What price Condi’s empathy? In Clintonian pain-feeling terms, your average anguished Westerner can sympathize with Mrs. Farahat’s “loss” (must be terrible to bury three sons, etc.) but not empathize with it: after all, she doesn’t even feel it as a “loss” but as a source of family pride and her entree to parliamentary politics.

In a multicultural age, we suffer from a unicultural parochialism: not simply the inability to imagine the other, but the inability even to imagine there is an other. The President himself is the master at this, as in his frequent and weirdly narcissistic assurances to the Muslim world that he understands them because his middle name’s Hussein and he was at a madrasa in Jakarta for a couple of years.

Likewise, because he’s a community organizer who spent his entire adult life with a bunch of polytechnic Marxist “educators” and anti-American race-baiting hucksters, President Obama recently assured the massed ranks of the jihad that he understands them, too: he understands why they’re so affronted by the waterboarding of terrorists that these legions of hitherto law-abiding young Muslims have been driven to sign up for al-Qaeda and Co. That would make sense if an uneducated Yemeni youth had as exquisitely refined a sensibility as an ACLU lawyer in Chicago. But he doesn’t. Anybody who lives in the Middle East knows that, if he happens to be picked up by the authorities in his own town, he has a good chance of being physically tortured for even the most routine infraction. The Montreal photojournalist Zahra Kazemi was arrested by police in Tehran and, much to the “sadness” and “regret” of the Canadian government, wound up getting questioned to death. Nobody in the Muslim world is outraged by what happens in U.S. detention, only by U.S. detention per se.

Indeed, when the Egyptians and Jordanians complain about American activities far more benign than anything that goes on in their own dungeons, they’re playing the empathy game far more shrewdly than Obama. They understand the Western elites’ need to feel bad about themselves, and they’re happy to stir the pot. Likewise, the Iranians and the North Koreans instinctively grasp that, for the Americans and Europeans, the feeling that you’re engaging in talks far outweighs any purpose to or outcome of said talks.

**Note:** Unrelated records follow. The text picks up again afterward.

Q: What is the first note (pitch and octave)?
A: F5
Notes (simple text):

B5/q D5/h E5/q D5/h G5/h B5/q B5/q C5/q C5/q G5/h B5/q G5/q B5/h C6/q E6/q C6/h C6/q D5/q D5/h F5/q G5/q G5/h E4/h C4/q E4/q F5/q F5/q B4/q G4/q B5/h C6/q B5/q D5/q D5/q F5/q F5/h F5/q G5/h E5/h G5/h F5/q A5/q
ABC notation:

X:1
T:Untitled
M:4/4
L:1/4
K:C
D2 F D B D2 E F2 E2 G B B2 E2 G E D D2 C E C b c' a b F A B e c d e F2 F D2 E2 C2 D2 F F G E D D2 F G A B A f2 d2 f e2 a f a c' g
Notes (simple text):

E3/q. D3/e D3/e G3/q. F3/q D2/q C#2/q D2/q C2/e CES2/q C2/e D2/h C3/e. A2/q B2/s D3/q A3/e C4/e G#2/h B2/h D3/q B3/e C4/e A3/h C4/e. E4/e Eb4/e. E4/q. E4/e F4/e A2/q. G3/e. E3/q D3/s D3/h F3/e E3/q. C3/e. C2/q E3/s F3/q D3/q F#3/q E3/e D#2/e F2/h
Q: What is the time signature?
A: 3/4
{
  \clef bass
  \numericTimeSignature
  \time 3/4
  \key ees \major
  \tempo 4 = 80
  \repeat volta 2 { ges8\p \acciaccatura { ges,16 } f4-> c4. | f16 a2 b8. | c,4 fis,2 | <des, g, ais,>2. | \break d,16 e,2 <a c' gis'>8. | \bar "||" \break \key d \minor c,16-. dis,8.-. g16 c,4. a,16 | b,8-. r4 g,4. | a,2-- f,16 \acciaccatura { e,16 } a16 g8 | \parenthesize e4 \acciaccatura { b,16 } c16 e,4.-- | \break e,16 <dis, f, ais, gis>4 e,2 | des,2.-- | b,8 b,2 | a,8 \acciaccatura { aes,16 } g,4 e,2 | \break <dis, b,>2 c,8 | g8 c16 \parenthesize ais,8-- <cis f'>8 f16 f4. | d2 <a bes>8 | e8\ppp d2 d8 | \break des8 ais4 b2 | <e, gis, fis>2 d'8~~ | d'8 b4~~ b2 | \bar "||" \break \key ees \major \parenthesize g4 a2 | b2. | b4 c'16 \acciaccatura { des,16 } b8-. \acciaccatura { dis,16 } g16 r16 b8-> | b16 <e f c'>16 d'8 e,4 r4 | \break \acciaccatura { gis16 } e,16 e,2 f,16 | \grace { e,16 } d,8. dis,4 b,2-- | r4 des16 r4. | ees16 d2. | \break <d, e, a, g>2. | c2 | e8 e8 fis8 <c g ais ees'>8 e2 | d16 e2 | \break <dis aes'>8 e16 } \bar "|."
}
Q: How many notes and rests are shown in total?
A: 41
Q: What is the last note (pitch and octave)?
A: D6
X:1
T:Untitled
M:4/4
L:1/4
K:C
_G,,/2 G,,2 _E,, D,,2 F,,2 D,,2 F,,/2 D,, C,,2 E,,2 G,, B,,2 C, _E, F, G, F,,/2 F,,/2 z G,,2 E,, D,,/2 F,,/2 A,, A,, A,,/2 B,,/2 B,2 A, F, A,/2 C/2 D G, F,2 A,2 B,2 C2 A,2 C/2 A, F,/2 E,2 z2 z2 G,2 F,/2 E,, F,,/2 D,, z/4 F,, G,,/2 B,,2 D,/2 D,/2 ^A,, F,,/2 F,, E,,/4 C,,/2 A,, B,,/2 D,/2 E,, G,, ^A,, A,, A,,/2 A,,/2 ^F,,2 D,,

Donald Rumsfeld famously spoke of the “known knowns; there are things we know we know. We also know there are known unknowns; that is to say we know there are some things we do not know. But there are also unknown unknowns—the ones we don’t know we don’t know.” The old Cold Warrior’s cool detachment is unfashionable in an age of ersatz empathy, but it has an appropriate humility in a world of imponderables: how might the nuclear ambitions of Pyongyang, the millenarianism of Tehran and the death-cult of jihad play out in the years ahead? Who knows? But it helps to know that you don’t know—and that, even in a therapeutic culture, you don’t know how everybody feels.